Через минуту он уже отдавал женщине за бесценок электрический чайник и кофемолку, норовя как бы случайно прикоснуться к ее длинным смуглым пальцам, сплошь унизанным тонкими серебряными колечками, и весь трепетал, если прикосновение удавалось. Женщина же отдергивала руки, как будто до нее дотрагивался прокаженный, и торопилась скорее уйти… Иосиф, наоборот, тянул резину, тщательно заворачивая части чайника и кофемолки в разные бумажки, и все смотрел из-под жидких бровей на ямочку между грудей прекрасной покупательницы, обнимал взглядом тонкую, словно бутылочное горлышко, талию и желал целовать коричневое пятнышко на ее высоком и таком прекрасном лбу.

Незнакомка сложила покупки в корзинку, бросила на прилавок деньги и пошла с базара прочь, Иосиф, несчастный, словно ребенок, которому только что подарили и тотчас отобрали чудесную игрушку, густо заплакал. Не скрывая слез, от обиды он двинул каблуком по новенькому пылесосу, и затем обессиленный рухнул на прилавок, весь содрогаясь от рыданий…

Женщина исчезла, словно мечта, и отец затосковал еще сильнее. Теперь он уже понимал природу своей тоски, а оттого проклинал свою мамашу, на которую свалилась куча золота, присланная сыном-путешественником, когда тот был не в себе, спутав тоску по женщине с тоской по родине! Отец материл судьбу, отнявшую у него любовь, и за это отыгрывался на моряках, скупая за мизер контрабанду. Если же они отказывались продавать, Иосиф грозил, что немедленно отправится в посольство, скажет кому надо, и плавание для этих моряков будет последним…

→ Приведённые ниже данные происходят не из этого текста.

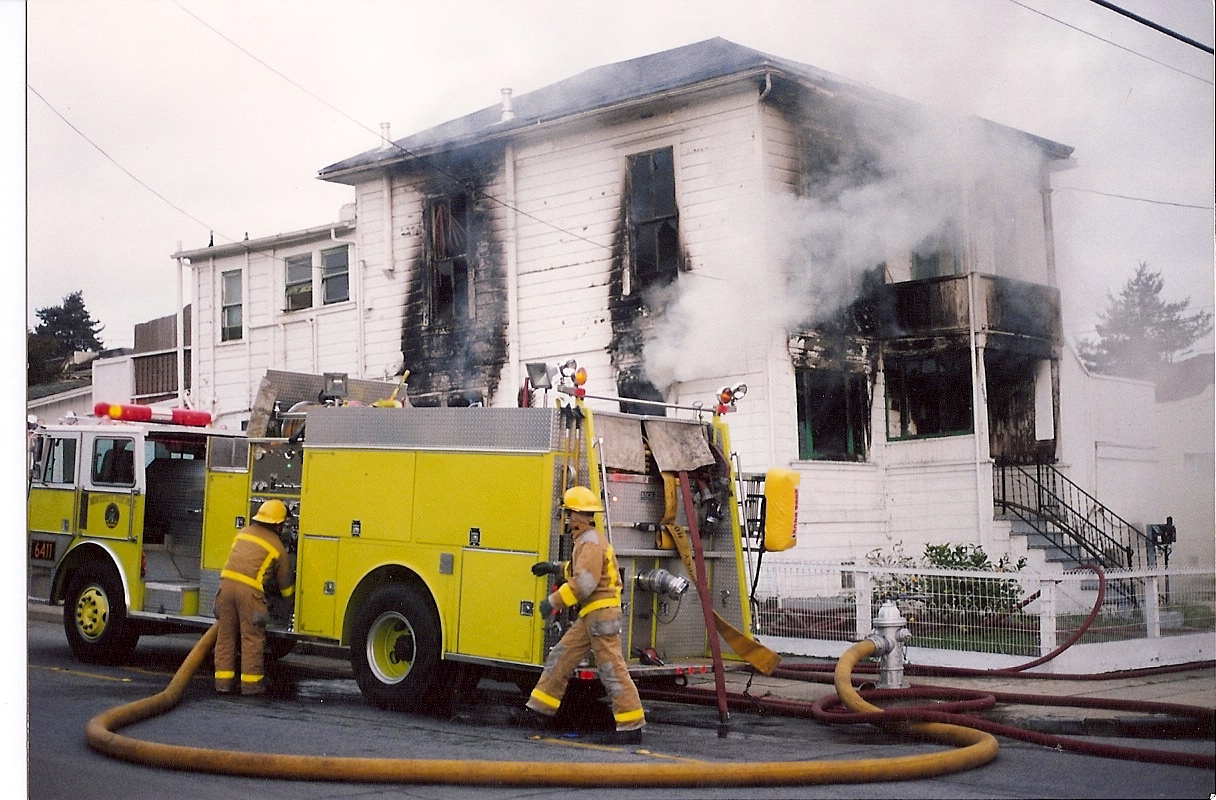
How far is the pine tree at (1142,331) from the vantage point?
6.66 m

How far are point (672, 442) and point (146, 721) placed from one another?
3.95m

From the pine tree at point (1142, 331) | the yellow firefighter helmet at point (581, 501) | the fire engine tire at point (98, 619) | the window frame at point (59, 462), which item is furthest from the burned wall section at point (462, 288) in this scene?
the pine tree at point (1142, 331)

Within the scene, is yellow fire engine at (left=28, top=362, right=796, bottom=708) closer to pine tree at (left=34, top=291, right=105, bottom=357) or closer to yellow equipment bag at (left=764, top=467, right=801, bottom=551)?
yellow equipment bag at (left=764, top=467, right=801, bottom=551)

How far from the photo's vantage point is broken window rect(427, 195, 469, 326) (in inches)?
421

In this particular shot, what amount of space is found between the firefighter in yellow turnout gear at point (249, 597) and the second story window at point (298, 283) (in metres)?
2.12

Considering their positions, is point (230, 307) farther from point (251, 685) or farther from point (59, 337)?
point (251, 685)

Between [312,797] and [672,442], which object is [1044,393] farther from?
[312,797]

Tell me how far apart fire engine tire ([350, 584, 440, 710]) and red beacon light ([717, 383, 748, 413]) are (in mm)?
2482

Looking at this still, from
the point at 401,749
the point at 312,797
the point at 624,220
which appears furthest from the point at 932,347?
the point at 312,797

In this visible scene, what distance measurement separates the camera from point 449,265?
35.3 ft

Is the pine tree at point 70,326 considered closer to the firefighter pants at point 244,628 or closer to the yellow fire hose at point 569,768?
the firefighter pants at point 244,628

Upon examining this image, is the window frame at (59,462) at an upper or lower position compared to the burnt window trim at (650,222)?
lower

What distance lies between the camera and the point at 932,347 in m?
8.84

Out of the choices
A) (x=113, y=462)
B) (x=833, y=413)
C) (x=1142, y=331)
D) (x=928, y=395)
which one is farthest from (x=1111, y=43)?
(x=113, y=462)
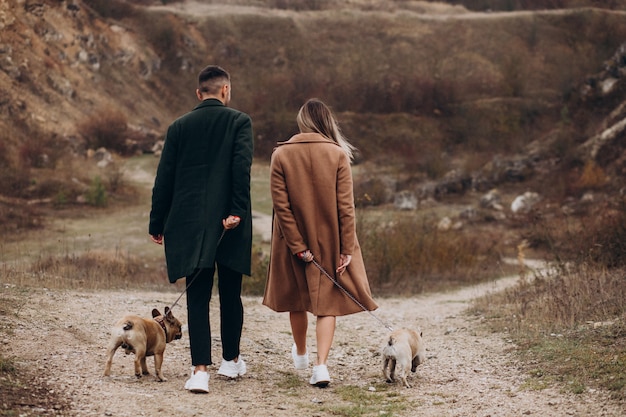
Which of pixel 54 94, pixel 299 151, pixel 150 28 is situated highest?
pixel 150 28

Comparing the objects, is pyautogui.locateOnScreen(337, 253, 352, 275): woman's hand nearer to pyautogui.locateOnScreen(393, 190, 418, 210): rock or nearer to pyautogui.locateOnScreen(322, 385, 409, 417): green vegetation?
pyautogui.locateOnScreen(322, 385, 409, 417): green vegetation

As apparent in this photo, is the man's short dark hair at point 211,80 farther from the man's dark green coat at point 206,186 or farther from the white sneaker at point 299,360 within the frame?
the white sneaker at point 299,360

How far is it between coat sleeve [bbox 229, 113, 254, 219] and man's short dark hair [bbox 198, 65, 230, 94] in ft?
1.06

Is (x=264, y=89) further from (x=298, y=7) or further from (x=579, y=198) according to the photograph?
(x=579, y=198)

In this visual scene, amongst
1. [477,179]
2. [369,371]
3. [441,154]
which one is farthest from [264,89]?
[369,371]

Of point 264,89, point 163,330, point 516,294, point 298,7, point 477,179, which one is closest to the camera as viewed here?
point 163,330

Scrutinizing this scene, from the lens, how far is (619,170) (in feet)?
87.7

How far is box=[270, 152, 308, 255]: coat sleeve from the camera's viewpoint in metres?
6.12

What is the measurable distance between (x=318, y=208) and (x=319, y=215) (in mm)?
52

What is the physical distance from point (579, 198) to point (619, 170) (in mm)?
1907

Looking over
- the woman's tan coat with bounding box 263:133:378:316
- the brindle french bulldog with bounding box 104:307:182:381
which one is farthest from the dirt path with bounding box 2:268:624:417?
the woman's tan coat with bounding box 263:133:378:316

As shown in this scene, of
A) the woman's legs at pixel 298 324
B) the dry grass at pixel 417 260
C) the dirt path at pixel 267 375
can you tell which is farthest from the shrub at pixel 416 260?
the woman's legs at pixel 298 324

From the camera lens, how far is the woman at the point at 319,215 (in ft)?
20.2

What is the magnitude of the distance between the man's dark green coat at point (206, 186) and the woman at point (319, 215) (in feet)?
1.28
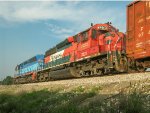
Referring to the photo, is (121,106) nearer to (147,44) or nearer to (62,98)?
(62,98)

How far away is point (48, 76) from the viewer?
26875mm

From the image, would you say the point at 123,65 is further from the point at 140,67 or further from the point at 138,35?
the point at 138,35

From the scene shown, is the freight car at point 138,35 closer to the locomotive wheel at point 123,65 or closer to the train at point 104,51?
the train at point 104,51

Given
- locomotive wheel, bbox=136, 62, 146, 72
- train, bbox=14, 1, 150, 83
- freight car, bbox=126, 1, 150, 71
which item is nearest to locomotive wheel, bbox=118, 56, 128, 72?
train, bbox=14, 1, 150, 83

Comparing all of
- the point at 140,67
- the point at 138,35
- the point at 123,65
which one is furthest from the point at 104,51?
the point at 138,35

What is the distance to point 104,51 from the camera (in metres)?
18.0

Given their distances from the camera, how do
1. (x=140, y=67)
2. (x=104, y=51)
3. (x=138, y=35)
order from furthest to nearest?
(x=104, y=51)
(x=140, y=67)
(x=138, y=35)

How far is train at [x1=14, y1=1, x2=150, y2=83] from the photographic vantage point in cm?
1359

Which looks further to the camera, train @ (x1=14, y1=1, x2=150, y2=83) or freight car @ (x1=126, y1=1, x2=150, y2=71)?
train @ (x1=14, y1=1, x2=150, y2=83)

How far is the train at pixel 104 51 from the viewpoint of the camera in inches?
535

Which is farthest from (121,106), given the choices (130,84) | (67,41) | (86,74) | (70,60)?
(67,41)

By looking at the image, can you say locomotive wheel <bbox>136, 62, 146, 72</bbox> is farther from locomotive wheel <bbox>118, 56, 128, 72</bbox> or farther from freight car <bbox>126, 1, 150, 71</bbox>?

Так прошел еще один месяц, полный одиночества и страдании. Как-то отец сидел за прилавком, жутко злой оттого, что люди шарахаются от непомерно высоких цен на его товар, мечтал о станковом пулемете и о длинной стене, к которой можно поставить всех жадюг покупателей, расстреливая их сотнями. Он отчетливо представлял нагромождение трупов, залитых кровью, и вдруг пугался своих мыслей. «Наверное, так убивали евреев в гетто, – размышлял он. – Сотнями…

Каждый хочет стать палачом того, кого ненавидит». После этого отец в своих фантазиях миловал покупателей, но цену на товар все же не сбавлял…

Дело двигалось к полудню. Жара разогнала всех мух, и базар почти опустел.

Отец засыпал, клевал носом и вдруг, словно во сне, в раскаленном, дрожащем мареве увидел любимые черты незнакомки, направлявшейся прямо к его прилавку.